Ações necessárias:
a – Liste, com as respectivas quantidades, todos os objetos que aparecem nos trechos da relação dos volumes citados no texto sobre Prudente de Moraes.
b – Complete a parte seguinte do texto sobre Prudente de Moraes, começando logo após a última frase apresentada.

PRUDENTE DE MORAES: vida, paixão e morte (7)

VII – Morte e legado

Foi inevitável, a seus críticos e analistas, deixar de encontrar semelhanças entre Prudente de Moraes e Abraham Lincoln. O caráter e a personalidade de ambos, a sobriedade, a aparência, a barba, os trajes discretos, as guerras civis que tiveram que enfrentar, além da admiração dos brasileiros pela democracia republicana dos Estados Unidos – tudo levou a ver semelhanças entre os dois estadistas. Gastão Pereira da Silva, citando Leopoldo de Freitas, reproduz trechos de artigo deste:

“Como Lincoln, Prudente manifestou intenções conciliadoras em todos os atos da vida pública e na sua alta missão de soberano de uma nação cujo organismo estava trabalhando pela ação do ódio e da paixão partidária.”

Foi envolto por essa aura de quase adoração, doente e também desiludido com traições políticas, que Prudente de Moraes deixou o governo do Brasil. A sua despedida foi uma consagração. Descreve-a, Gastão Pereira da Silva: “…flores soltas caem-lhe em cima, numa chuva colorida de pétalas. Por entre palmas e vivas, inúmeras pombas brancas e de cores voam ligeiras pelo espaço.” No dia 19 de novembro, sem que Prudente de Moraes tenha participado da homenagem, um busto do “Pacificador” é inaugurado no Palácio do Governo. Suas últimas palavras ao povo, antes de partir de volta a Piracicaba, são a de que se sentia feliz “por ver que aquela manifestação não era apenas ao homem, mas também à República, que deixava forte e consolidada sem mais temores quanto à sua estabilidade.”

Relatório dos bens

Antes de retornar a Piracicaba, Prudente de Moraes enviou seus bens pessoais. E, mais uma vez, a honestidade e o rigor diante dos detalhes se revelam marca de seu caráter. Cada peça, por mais simples, é detalhada. Em 11 de outubro de 1898, ele envia uma carta ao genro, João Batista Silveira Melo – a quem Prudente chama apenas de Batista – informando que, pela Estrada de Ferro Central, enviou “58 volumes contendo mobília, livros, quadros, etc”. E informa: “Pela relação junta, verá o que contem cada um dos 58 volumes. Todos eles levam a marca “P. M. (Prudente de Moraes) Piracicaba”.

O escritor Silveira Peixoto publica – em “A Tormenta que Prudente de Moraes Venceu”, Imesp, 1990 – a relação detalhada. Para se avaliar a seriedade detalhista de Prudente de Moraes, pode-se pinçar algumas informações da “relação dos volumes”, toda enumerada:

“1-0-1 – engradado, 2 cabeceiras de cama de casados;

1-0-2 – engradado – 1 estrado de arame para a mesma, 1 colchão para a mesma, 1 dito para solteiro;

3-0-1 – engradado – 4 cabeceiras de camas de solteiros, 2 estrados de arame de camas de solteiros”. E assim por diante.

Informações fornecidas:
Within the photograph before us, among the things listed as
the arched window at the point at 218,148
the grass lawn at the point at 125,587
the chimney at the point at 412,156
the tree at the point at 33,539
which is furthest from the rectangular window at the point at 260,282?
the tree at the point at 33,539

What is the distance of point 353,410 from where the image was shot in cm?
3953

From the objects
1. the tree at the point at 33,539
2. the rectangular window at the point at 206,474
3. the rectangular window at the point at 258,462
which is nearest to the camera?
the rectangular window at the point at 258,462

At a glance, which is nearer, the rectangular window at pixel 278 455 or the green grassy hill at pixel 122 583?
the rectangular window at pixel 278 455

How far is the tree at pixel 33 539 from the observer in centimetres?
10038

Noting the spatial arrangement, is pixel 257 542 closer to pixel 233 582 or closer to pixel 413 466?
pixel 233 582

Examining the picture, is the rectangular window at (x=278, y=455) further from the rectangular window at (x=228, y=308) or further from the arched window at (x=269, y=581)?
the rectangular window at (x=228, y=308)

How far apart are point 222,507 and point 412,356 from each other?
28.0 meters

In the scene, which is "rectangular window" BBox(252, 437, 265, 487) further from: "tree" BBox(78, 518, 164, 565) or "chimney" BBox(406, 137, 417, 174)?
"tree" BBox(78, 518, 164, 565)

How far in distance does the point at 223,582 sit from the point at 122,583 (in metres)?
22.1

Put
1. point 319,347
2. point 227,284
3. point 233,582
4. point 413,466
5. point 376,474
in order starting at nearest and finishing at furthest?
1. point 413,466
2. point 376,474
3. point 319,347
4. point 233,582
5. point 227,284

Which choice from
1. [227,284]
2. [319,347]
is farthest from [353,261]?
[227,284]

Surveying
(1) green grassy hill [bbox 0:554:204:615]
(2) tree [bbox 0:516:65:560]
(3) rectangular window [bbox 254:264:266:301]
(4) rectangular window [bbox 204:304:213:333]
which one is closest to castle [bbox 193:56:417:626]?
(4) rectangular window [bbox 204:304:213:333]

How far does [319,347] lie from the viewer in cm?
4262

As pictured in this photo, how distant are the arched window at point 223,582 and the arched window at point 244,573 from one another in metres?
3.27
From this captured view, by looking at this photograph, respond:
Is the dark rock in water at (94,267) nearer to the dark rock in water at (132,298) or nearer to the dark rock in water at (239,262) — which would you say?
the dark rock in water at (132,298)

Respostas das tarefas:
a –
- 2 cabeceiras de cama de casados
- 1 estrado de arame para a cama de casados
- 1 colchão para a cama de casados
- 1 colchão para solteiro
- 4 cabeceiras de camas de solteiros
- 2 estrados de arame de camas de solteiros

b –
Em outros volumes, Prudente de Moraes relaciona engradados que vão de A a E, contendo: escrivaninha de Paula, cadeira do dr. Prudente, móvel para roupa usada, mais dois móveis para roupa usada. E, em um outro engradado, há “1 retrato de Terezinha (a filha Maria Teresa, falecida), uma moldura para a cortina do retrato”…

O retorno do herói

Chegando a Piracicaba, Prudente de Moraes é recebido como herói. E é. A concepção mítica de herói está perfeitamente retratada na trajetória de Prudente: aquele que deixa sua terra, que conquista o mundo e que retorna. Como herói, ele é recebido em Itaici, em Capivari, na Vila Rafard, em Rio das Pedras, por onde passa o trem da velha Ituana. A consagração acontece em Piracicaba, onde o jornalista Júlio Mesquita e o tribuno José do Patrocínio são testemunhas do delírio popular.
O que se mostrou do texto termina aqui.